Legrand died of sepsis, during the night of 25–26 January 2019, at the American Hospital of Paris in Neuilly-sur-Seine, where he had been hospitalized for two weeks for a pulmonary infection. His funeral was held in Paris at the Alexander Nevsky Cathedral on 1 February 2019. He was interred at the Père Lachaise Cemetery.
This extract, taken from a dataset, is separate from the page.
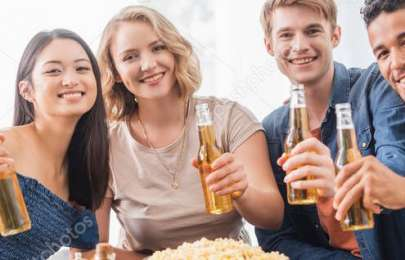 panoramic concept of joyful multiethnic friends looking at camera while holding bottles of beer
He remained active until his death and had concerts scheduled to take place in the spring.

==Musical theatre==
In 1997, Legrand composed the score for the musical Le Passe-muraille, with a book by Didier Van Cauwelaert. It premiered on Broadway in 2002 as Amour and was translated into English by Jeremy Sams and was directed by James Lapine. This musical was his Broadway debut and he was nominated for a Tony Award in 2003 for Best Score. Later he recorded Legrand Affair with Melissa Errico, a 100-piece symphony orchestra that included songs with lyrics by Alan and Marilyn Bergman.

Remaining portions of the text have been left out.